Copy the stretch of the Vermont Child Find text from "Vermont Child Find: Your" through "at any time." word for word.

Text section:

═══

Vermont Child Find: Your Right to Request a Special Education Evaluation
Vermont's Child Find obligation is one of the most powerful tools available to parents — and one of the least understood. Most families wait for teachers to flag a problem. But the law creates an affirmative duty on the school district to identify children who may have disabilities, and it gives parents the right to trigger that process directly, in writing, at any time.
What Child Find Actually Means
Under IDEA and Vermont Rule 2360, every supervisory union in Vermont has an ongoing, affirmative obligation to locate, identify, and evaluate all children with suspected disabilities within their jurisdiction. This is called Child Find.
It doesn't matter whether:
- The child is passing their classes
- The child attends a private school or is home-schooled
- The child receives accommodations and is "getting by"
- Teachers think the child will outgrow the difficulty
- The child hasn't been formally referred
The obligation applies to children from birth through age 21. Vermont ranks among the highest states in the country for early identification and inclusion — 19.6% of Vermont students receive special education services under an IEP, one of the highest rates in the nation. That high identification rate is in part a reflection of how seriously Vermont takes Child Find at the early stages.
But high statewide identification rates don't mean your specific child's needs are being caught. Individual children fall through the cracks, particularly when their disability doesn't manifest in obvious academic failure.
Who Can Make a Referral
Anyone can refer a child for a special education evaluation — a parent, a teacher, a counselor, a pediatrician, a childcare provider, or even the child themselves (if old enough). You do not need a doctor's letter, a formal diagnosis, or a teacher's recommendation to request an evaluation.

═══

Provided material:
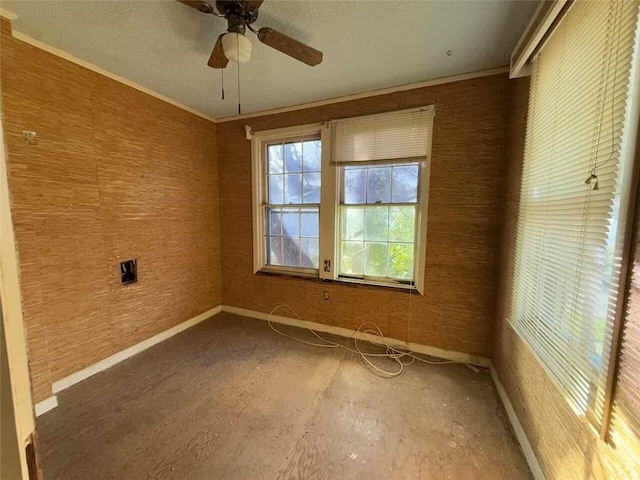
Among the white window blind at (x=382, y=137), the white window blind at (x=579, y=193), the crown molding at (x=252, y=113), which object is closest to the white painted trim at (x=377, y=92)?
the crown molding at (x=252, y=113)

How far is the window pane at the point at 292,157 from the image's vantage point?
294 centimetres

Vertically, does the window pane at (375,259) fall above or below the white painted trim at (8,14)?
below

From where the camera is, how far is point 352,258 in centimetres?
279

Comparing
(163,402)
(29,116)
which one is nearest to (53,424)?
(163,402)

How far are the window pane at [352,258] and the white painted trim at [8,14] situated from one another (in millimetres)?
2748

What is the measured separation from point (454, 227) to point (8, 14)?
3272 millimetres

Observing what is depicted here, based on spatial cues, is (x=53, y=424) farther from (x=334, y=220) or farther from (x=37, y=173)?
(x=334, y=220)

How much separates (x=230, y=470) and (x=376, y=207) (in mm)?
2212

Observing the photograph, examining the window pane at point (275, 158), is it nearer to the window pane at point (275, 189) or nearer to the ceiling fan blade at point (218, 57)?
the window pane at point (275, 189)

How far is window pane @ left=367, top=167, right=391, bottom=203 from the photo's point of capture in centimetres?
254

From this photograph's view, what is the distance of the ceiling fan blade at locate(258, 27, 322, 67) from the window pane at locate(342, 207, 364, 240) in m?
1.40

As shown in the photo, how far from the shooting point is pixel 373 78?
221 centimetres

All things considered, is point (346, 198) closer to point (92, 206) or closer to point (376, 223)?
point (376, 223)

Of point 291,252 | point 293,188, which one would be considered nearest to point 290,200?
point 293,188
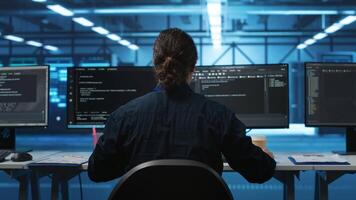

═══

Written answer:
Vermont Child Find: Your Right to Request a Special Education Evaluation
Vermont's Child Find obligation is one of the most powerful tools available to parents — and one of the least understood. Most families wait for teachers to flag a problem. But the law creates an affirmative duty on the school district to identify children who may have disabilities, and it gives parents the right to trigger that process directly, in writing, at any time.